Source passage ::
>>>

Peter MacAvock Peter MacAvock
DVB Chairman
Head of Delivery, Platforms and Services, EBU Technology and Development
Peter Lanigan Peter Lanigan
Senior Manager, Standardisation,
TP Vision
Jörn Krieger Moderator: Jörn Krieger
Freelance Journalist

Video: DVB-I. Linear Television with Internet Technologies

Outside of computers, life is rarely binary. There’s no reason for all TV to be received online, like Netflix or iPlayer, or all over-the-air by satellite or DVB-T. In fact, by using a hybrid approach, broadcasters can reach more people and deliver more services than before including securing an easier path to higher definition or next-gen pop-up TV channels.

Paul Higgs explains the work DVB have been doing to standardise a way of delivering this promise: linear TV with internet technologies. DVB-I is split into three parts:

1. Service discovery

DVB-I lays out ways to find TV services including auto-discovery and recommendations. The A177 Bluebook provides a mechanism to find IP-based TV services. Service lists bring together channels and geographic information whereas service lists registries are specified to provide a place to go to in order to discover service lists.

<<<

Data under study ::

>>>

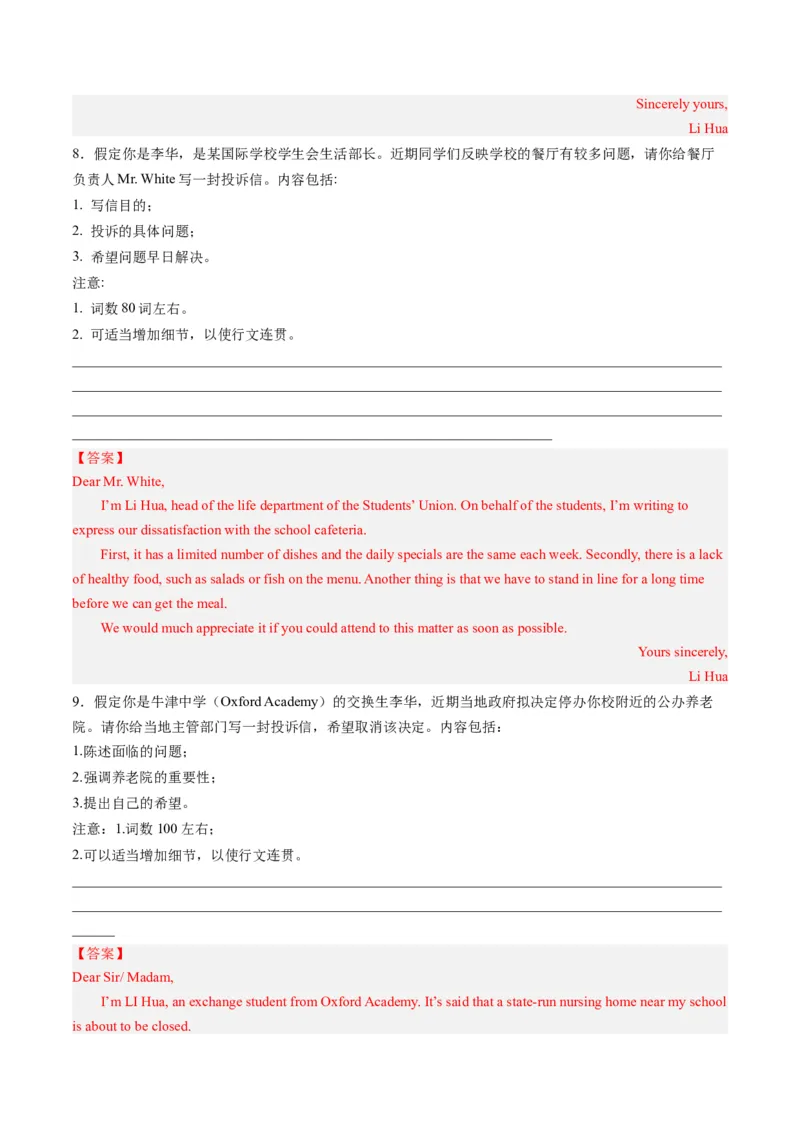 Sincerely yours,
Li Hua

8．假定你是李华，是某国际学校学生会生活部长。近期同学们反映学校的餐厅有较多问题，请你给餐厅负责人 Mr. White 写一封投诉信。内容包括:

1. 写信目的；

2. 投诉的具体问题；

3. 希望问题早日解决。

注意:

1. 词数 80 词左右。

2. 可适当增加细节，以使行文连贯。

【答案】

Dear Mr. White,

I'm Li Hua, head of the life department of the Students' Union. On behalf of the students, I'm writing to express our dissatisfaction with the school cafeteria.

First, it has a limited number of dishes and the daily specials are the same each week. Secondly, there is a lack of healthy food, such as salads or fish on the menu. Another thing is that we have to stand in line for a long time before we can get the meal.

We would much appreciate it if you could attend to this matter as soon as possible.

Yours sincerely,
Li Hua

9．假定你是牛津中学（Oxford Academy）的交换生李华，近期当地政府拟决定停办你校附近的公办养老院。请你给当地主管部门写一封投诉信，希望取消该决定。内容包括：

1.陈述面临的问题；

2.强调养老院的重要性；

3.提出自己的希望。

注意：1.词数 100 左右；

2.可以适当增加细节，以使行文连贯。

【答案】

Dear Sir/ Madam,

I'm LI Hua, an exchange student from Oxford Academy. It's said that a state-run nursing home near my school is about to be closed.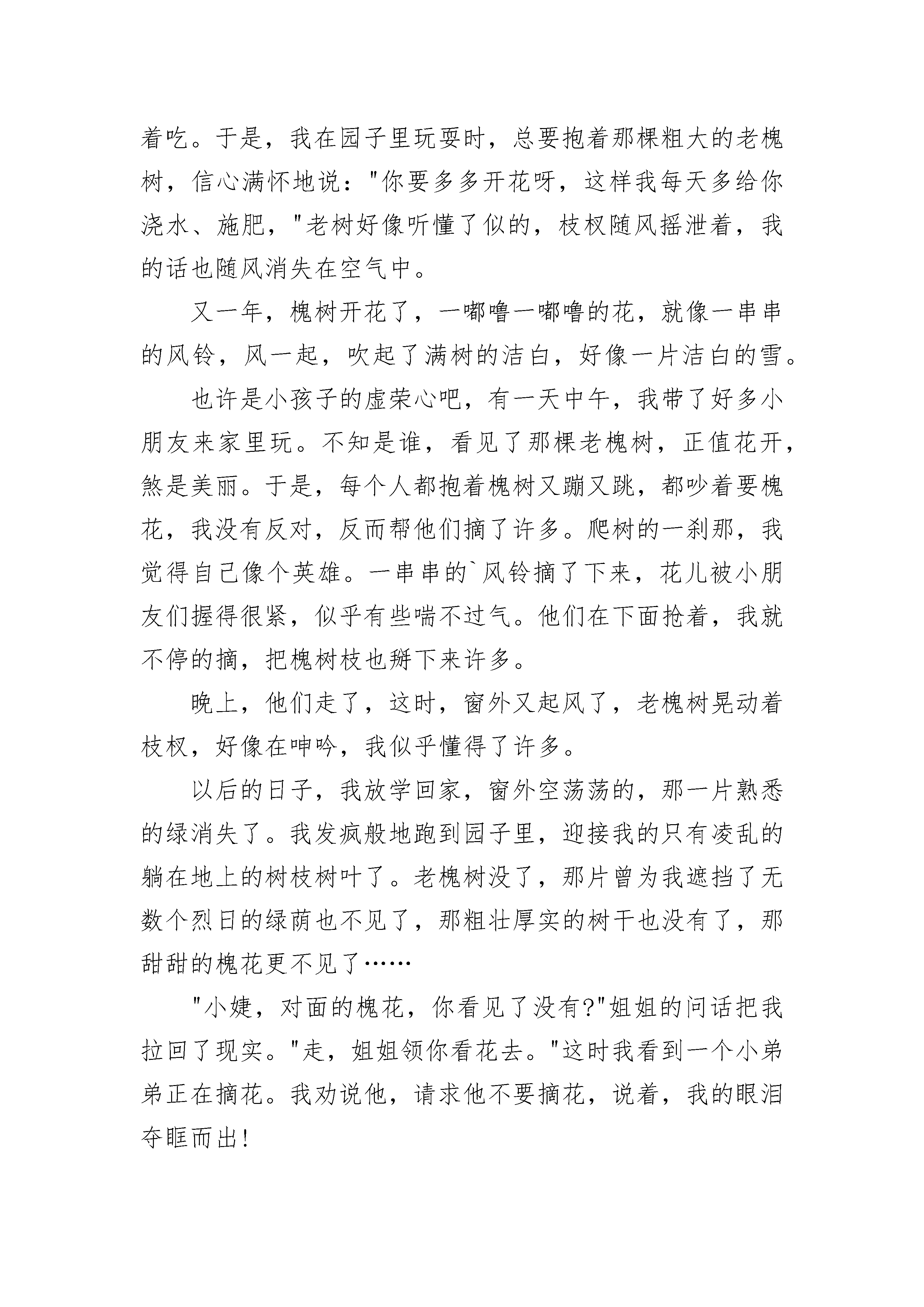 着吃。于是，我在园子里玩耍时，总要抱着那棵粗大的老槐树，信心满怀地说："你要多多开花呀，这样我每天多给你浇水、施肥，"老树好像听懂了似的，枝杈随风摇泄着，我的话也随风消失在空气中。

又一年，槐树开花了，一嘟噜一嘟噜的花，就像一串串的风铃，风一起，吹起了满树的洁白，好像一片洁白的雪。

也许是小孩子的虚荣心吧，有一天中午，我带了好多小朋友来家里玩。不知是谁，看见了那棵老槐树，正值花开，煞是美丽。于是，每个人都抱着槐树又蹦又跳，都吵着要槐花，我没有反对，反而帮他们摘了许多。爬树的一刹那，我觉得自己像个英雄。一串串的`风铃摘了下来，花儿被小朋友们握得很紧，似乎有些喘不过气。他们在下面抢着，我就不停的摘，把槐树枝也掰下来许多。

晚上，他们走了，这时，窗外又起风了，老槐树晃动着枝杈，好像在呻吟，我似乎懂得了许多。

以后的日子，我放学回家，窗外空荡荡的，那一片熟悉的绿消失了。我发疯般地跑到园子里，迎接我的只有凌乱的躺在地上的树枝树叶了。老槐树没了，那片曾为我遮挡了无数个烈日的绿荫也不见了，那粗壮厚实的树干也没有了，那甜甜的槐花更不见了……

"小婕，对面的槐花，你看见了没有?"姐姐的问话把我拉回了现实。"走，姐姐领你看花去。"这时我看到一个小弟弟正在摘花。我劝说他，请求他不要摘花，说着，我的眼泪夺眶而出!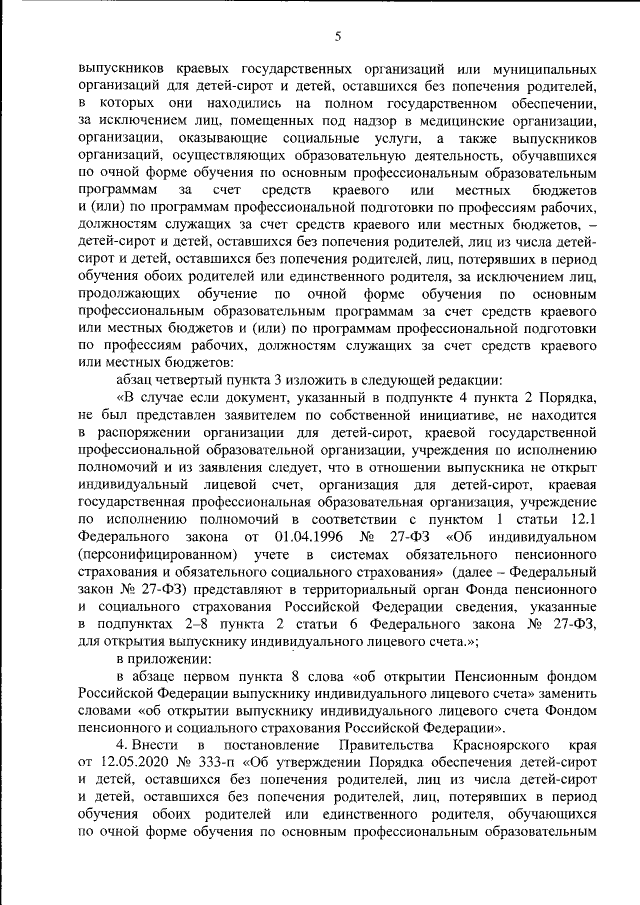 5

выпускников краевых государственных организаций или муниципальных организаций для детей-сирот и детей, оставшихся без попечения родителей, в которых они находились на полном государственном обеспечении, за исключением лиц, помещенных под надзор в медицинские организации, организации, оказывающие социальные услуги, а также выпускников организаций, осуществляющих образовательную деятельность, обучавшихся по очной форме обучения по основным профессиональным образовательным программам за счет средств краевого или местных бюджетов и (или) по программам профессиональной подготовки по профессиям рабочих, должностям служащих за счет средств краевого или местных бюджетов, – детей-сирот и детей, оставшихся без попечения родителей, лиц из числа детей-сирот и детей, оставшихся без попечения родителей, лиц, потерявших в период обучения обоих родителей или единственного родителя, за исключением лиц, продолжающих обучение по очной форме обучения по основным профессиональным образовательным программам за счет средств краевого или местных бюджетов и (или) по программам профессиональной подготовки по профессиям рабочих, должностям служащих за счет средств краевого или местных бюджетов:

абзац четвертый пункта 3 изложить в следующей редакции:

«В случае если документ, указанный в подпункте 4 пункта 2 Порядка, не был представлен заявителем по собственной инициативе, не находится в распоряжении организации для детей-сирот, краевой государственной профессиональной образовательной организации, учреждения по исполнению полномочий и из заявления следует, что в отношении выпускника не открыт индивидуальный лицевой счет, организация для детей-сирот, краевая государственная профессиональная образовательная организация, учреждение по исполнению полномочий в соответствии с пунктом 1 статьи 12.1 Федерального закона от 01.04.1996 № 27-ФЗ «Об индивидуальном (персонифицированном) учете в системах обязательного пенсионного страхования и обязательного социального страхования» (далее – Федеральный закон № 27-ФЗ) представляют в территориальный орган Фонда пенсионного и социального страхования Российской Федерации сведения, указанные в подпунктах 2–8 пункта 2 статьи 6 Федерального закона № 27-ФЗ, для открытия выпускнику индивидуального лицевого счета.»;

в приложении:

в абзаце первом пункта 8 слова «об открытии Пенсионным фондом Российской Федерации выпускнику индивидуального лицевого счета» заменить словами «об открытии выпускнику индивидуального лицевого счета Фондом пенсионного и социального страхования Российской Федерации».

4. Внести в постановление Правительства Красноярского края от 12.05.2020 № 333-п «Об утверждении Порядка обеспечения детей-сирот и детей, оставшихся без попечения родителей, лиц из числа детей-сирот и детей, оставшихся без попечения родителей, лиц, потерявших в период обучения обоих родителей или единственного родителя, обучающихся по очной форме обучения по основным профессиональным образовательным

<<<
>>>

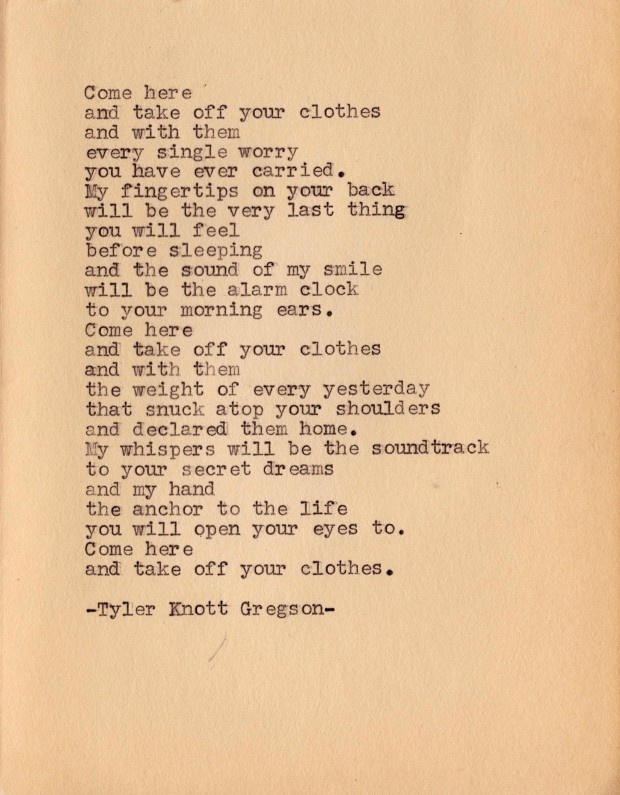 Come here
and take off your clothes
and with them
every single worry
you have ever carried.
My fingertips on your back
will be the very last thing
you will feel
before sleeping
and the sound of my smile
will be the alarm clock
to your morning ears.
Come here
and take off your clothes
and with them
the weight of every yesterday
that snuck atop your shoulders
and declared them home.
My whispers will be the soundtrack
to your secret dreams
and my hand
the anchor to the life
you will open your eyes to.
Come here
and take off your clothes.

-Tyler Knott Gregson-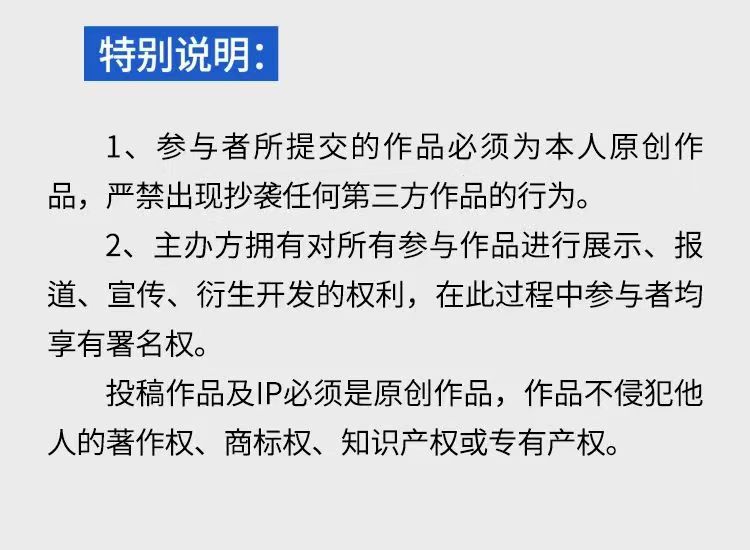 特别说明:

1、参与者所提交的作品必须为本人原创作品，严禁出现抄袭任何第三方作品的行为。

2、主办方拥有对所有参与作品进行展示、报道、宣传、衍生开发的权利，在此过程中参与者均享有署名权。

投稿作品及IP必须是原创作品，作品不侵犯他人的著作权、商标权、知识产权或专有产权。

<<<
>>>

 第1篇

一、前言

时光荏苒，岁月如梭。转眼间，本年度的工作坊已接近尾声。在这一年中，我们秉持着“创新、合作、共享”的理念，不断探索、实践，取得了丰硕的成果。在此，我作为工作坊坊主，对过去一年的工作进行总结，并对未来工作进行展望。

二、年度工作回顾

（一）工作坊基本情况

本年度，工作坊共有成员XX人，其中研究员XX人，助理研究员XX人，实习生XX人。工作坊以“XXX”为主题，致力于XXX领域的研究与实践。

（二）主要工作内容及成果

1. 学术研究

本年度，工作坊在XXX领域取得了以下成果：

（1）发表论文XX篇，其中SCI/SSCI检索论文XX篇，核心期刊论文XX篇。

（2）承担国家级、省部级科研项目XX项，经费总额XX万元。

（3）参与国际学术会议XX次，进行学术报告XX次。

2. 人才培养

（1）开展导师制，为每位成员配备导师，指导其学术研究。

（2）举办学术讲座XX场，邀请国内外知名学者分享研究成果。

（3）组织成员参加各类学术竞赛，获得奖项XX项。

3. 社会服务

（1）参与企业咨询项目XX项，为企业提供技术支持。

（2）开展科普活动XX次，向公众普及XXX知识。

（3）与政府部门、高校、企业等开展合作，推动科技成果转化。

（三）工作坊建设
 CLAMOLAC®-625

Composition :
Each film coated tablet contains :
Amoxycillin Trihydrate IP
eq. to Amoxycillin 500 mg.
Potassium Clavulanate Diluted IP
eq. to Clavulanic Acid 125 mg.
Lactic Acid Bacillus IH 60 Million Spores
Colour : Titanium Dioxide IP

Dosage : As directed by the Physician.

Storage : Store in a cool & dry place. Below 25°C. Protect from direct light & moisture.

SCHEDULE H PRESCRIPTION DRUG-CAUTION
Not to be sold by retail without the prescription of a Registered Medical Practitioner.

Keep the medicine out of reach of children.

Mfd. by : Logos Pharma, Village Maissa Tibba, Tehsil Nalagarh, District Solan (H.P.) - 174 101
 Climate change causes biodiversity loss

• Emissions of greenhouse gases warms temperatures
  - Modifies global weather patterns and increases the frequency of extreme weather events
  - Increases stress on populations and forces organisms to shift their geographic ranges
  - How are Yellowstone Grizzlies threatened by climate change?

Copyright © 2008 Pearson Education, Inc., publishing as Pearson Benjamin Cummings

<<<

What you are asked to do :: From the DVB-I passage above, set down word for word the part starting with "Peter MacAvock Peter" and going on through "pop-up TV channels.".

Response area ::
Peter MacAvock Peter MacAvock
DVB Chairman
Head of Delivery, Platforms and Services, EBU Technology and Development
Peter Lanigan Peter Lanigan
Senior Manager, Standardisation,
TP Vision
Jörn Krieger Moderator: Jörn Krieger
Freelance Journalist

Video: DVB-I. Linear Television with Internet Technologies

Outside of computers, life is rarely binary. There’s no reason for all TV to be received online, like Netflix or iPlayer, or all over-the-air by satellite or DVB-T. In fact, by using a hybrid approach, broadcasters can reach more people and deliver more services than before including securing an easier path to higher definition or next-gen pop-up TV channels.